- **SELECTED PASSAGE**:
<<<<

If you are not using template guides you must use an exact size template and a router bit with a bearing on it. Bearing rides on the template(instead of the template guide protrusion) so the cutter can not move into the template.

I prefer template guides, but using a flush cut bit and a template may be the way to go for a one off .

This link was just put up in a recent thread:

http://www.routerforums.com/guide-bushings-templates/10854-how-use-bushings-male-female-parts.html

http://www.routerforums.com/attachm...-bushings-male-female-parts-inlay-save004.jpg


----------



## ArtbyJean (Dec 15, 2008)

*OK! I think I got it!*

OK! I think I got it!
Stupid me! I went digging up in the box the router came in and found this little magic thing. Now my brain is starting to wrap itself around the whole project. I can visualize it happening now! How soon we forget!

Now I just need to wait for my daughter to give me all her Egyptian pictures that will go in the book so I know what size to make it. Joy! Elation! Happiness! Will post a picture of the book when it is finished.

This is the thing I need, isn't it?


----------



## harrysin (Jan 15, 2007)

It sure is Jean, that looks like a 1/2" one, they come in many sizes.


----------



## ArtbyJean (Dec 15, 2008)

*Thanks again Harry*

OH ... so they come in sizes too! Now I understand how a perfectly square template can give you a groove or cut with rounded corners in various radiuses (radii?) That will make my life a bit easier.
Thanks Harry


----------

>>>>

- **SHORT TASK A**:
Answer these questions about the router forum thread:
(i) According to the router forum thread, what kind of router bit must be used with an exact size template when template guides are not used?
(ii) What is ArtbyJean waiting for her daughter to provide?
(iii) What size does harrysin say the item ArtbyJean found looks like?

- **SUPPLIED MATERIAL**:

<<<<

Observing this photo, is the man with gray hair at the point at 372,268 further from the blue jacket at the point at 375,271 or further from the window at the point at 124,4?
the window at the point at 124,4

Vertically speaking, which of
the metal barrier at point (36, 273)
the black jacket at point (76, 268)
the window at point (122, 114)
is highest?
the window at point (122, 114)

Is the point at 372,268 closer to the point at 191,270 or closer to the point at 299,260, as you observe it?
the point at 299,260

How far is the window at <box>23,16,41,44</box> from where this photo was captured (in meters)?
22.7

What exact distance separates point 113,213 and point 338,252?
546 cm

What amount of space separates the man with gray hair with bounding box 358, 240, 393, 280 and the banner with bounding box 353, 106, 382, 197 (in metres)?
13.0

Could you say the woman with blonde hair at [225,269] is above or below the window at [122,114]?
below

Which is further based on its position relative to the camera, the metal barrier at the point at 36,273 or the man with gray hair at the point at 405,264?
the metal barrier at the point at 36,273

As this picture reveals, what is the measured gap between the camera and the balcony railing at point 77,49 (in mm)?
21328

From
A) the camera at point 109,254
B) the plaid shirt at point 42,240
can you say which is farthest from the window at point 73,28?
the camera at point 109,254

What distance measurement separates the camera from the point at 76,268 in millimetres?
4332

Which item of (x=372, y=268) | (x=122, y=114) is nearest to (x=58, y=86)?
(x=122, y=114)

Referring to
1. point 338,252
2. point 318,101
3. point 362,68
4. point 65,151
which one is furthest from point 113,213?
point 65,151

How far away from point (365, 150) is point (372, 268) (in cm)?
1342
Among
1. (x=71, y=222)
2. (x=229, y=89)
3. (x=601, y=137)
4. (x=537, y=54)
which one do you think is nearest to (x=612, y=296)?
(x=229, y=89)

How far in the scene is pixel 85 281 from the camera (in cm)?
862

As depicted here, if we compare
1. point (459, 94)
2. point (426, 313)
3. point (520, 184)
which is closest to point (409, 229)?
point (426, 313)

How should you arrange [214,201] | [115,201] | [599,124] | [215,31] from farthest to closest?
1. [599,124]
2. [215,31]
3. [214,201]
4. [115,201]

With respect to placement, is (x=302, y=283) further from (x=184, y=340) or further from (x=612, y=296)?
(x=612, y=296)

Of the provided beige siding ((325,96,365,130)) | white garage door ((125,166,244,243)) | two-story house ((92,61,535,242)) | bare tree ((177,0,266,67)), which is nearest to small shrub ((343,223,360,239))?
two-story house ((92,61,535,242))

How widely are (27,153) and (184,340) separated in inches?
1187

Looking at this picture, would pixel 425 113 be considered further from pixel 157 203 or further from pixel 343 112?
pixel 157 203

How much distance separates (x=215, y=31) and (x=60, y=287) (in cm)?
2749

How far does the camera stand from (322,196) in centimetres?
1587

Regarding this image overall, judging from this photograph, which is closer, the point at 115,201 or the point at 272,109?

>>>>

- **SHORT TASK B**:
Copy out the records from the line that contains "How should you" through the end of the records, inclusive.

- **WORKED ANSWER A**:
(i) A router bit with a bearing on it.
(ii) All of her Egyptian pictures that will go in the book.
(iii) 1/2".

- **WORKED ANSWER B**:
How should you arrange [214,201] | [115,201] | [599,124] | [215,31] from farthest to closest?
1. [599,124]
2. [215,31]
3. [214,201]
4. [115,201]

With respect to placement, is (x=302, y=283) further from (x=184, y=340) or further from (x=612, y=296)?
(x=612, y=296)

Of the provided beige siding ((325,96,365,130)) | white garage door ((125,166,244,243)) | two-story house ((92,61,535,242)) | bare tree ((177,0,266,67)), which is nearest to small shrub ((343,223,360,239))?
two-story house ((92,61,535,242))

How widely are (27,153) and (184,340) separated in inches?
1187

Looking at this picture, would pixel 425 113 be considered further from pixel 157 203 or further from pixel 343 112?
pixel 157 203

How much distance separates (x=215, y=31) and (x=60, y=287) (in cm)?
2749

How far does the camera stand from (322,196) in centimetres?
1587

Regarding this image overall, judging from this photograph, which is closer, the point at 115,201 or the point at 272,109?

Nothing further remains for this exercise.